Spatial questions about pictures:
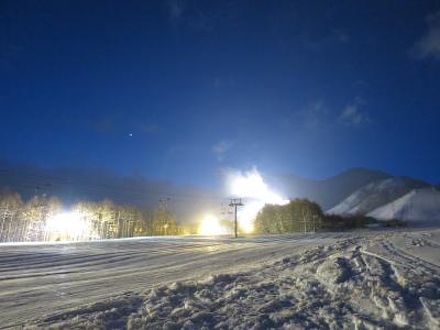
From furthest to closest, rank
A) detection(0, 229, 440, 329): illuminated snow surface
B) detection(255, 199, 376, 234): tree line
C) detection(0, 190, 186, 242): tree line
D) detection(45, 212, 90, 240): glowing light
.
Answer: detection(255, 199, 376, 234): tree line, detection(45, 212, 90, 240): glowing light, detection(0, 190, 186, 242): tree line, detection(0, 229, 440, 329): illuminated snow surface

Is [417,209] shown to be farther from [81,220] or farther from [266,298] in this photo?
[266,298]

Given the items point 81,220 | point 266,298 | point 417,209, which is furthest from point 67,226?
point 417,209

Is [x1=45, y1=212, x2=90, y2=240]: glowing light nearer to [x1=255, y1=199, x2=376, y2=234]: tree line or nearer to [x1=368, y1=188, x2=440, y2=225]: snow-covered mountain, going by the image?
[x1=255, y1=199, x2=376, y2=234]: tree line

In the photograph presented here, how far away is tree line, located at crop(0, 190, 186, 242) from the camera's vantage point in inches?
3723

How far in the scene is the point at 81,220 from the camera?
10888 cm

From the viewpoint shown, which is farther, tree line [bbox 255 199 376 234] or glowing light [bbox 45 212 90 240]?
tree line [bbox 255 199 376 234]

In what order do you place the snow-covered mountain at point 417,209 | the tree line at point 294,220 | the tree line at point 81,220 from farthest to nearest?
1. the snow-covered mountain at point 417,209
2. the tree line at point 294,220
3. the tree line at point 81,220

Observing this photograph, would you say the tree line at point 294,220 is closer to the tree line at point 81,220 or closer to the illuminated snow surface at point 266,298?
the tree line at point 81,220

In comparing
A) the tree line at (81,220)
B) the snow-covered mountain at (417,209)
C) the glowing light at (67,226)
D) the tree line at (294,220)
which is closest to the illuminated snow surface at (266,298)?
the tree line at (81,220)

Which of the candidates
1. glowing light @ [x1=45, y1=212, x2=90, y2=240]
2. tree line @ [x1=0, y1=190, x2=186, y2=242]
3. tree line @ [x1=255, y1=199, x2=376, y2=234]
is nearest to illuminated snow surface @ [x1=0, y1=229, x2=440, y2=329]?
tree line @ [x1=0, y1=190, x2=186, y2=242]

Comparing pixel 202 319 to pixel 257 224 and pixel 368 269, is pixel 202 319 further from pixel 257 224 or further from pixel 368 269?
pixel 257 224

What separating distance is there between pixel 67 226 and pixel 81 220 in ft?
17.2

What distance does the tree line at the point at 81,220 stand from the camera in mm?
94562

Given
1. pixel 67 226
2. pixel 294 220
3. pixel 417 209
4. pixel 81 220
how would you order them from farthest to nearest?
pixel 417 209 → pixel 81 220 → pixel 294 220 → pixel 67 226
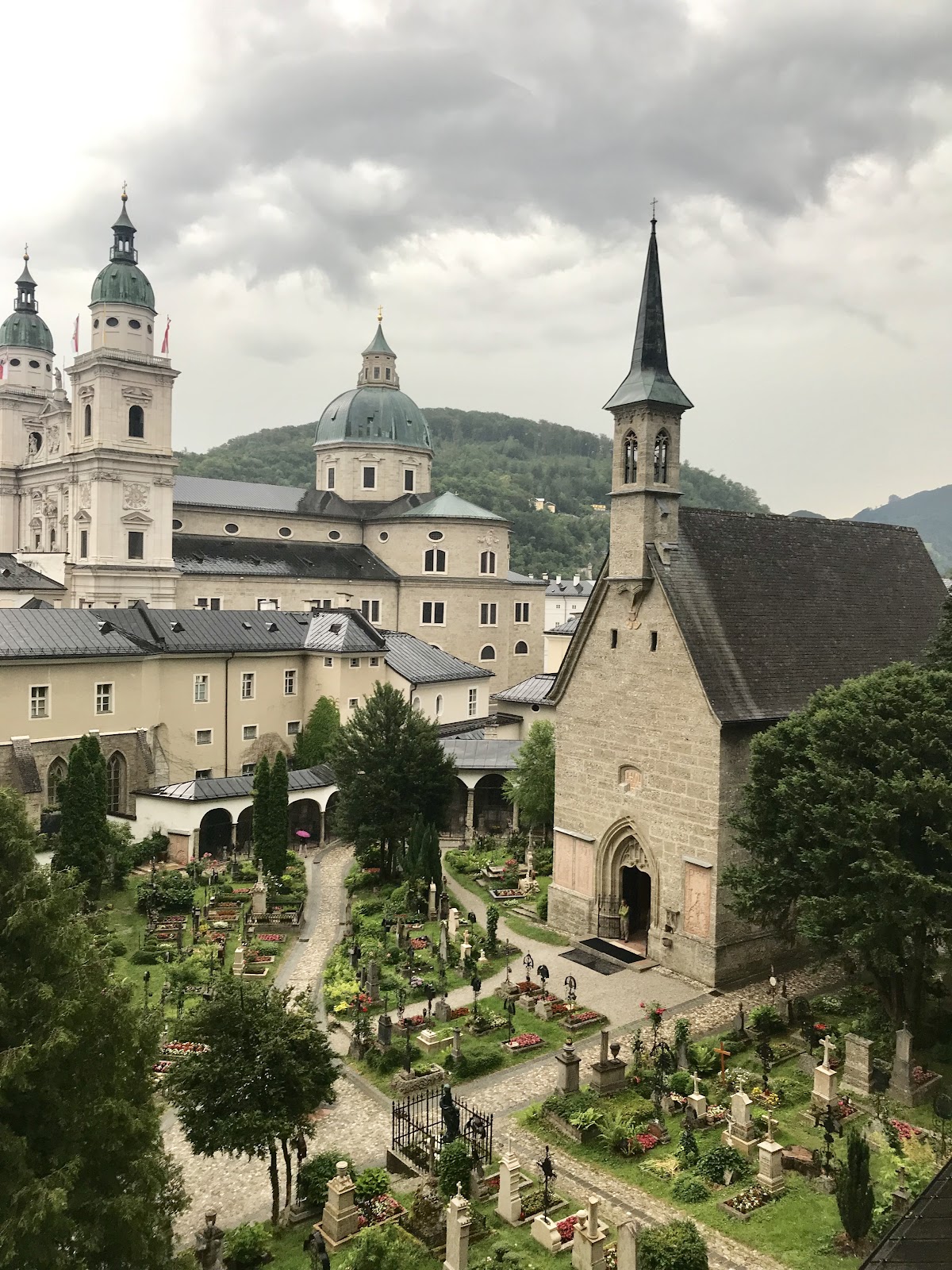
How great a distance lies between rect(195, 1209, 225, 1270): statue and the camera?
14.3 meters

§ WORK TO BE COMPLETED: Update the data above so that every "camera" becomes "viewer", with everything else unchanged. Leave the pictures out of your answer.

§ FULL RESPONSE:
From furthest to closest, rank
A) detection(0, 229, 440, 329): illuminated snow surface
B) detection(255, 199, 376, 234): tree line
C) detection(0, 190, 186, 242): tree line
D) detection(45, 212, 90, 240): glowing light
.
Answer: detection(255, 199, 376, 234): tree line, detection(45, 212, 90, 240): glowing light, detection(0, 190, 186, 242): tree line, detection(0, 229, 440, 329): illuminated snow surface

Is [417,209] shown to be farther from [81,220] or farther from [266,298] in this photo?
[266,298]

Given the items point 81,220 | point 266,298 | point 417,209, which is furthest from point 67,226?
point 417,209

Is [x1=45, y1=212, x2=90, y2=240]: glowing light nearer to [x1=255, y1=199, x2=376, y2=234]: tree line or nearer to [x1=368, y1=188, x2=440, y2=225]: snow-covered mountain, going by the image?
[x1=255, y1=199, x2=376, y2=234]: tree line

In the photograph presented here, how far away is tree line, located at crop(0, 190, 186, 242) from the viewer's vantage point in inches?
3723

How far in the scene is the point at 81,220 from the viewer?
10888 cm

From the viewpoint shown, which is farther, tree line [bbox 255 199 376 234] or glowing light [bbox 45 212 90 240]?
tree line [bbox 255 199 376 234]

In what order do you place the snow-covered mountain at point 417,209 | the tree line at point 294,220 | the tree line at point 81,220 from farthest to nearest?
1. the snow-covered mountain at point 417,209
2. the tree line at point 294,220
3. the tree line at point 81,220

Observing this photograph, would you say the tree line at point 294,220 is closer to the tree line at point 81,220 or closer to the illuminated snow surface at point 266,298?
the tree line at point 81,220

In comparing
A) the tree line at (81,220)
B) the snow-covered mountain at (417,209)
C) the glowing light at (67,226)
D) the tree line at (294,220)
which is closest to the illuminated snow surface at (266,298)?
the tree line at (81,220)

Which of the candidates
1. glowing light @ [x1=45, y1=212, x2=90, y2=240]
2. tree line @ [x1=0, y1=190, x2=186, y2=242]
3. tree line @ [x1=255, y1=199, x2=376, y2=234]
is nearest to illuminated snow surface @ [x1=0, y1=229, x2=440, y2=329]?
tree line @ [x1=0, y1=190, x2=186, y2=242]

Comparing pixel 202 319 to pixel 257 224 and pixel 368 269, is pixel 202 319 further from pixel 257 224 or further from pixel 368 269?
pixel 257 224

What separating distance is there between pixel 67 226 and pixel 81 220 in ft?
17.2

What distance does the tree line at the point at 81,220 stand from the viewer in mm?
94562

Given
1. pixel 67 226
2. pixel 294 220
3. pixel 417 209
4. pixel 81 220
how would you order them from farthest to nearest?
pixel 417 209 → pixel 81 220 → pixel 294 220 → pixel 67 226
How great a distance lies between rect(195, 1209, 225, 1270): statue and the viewer?
14.3 meters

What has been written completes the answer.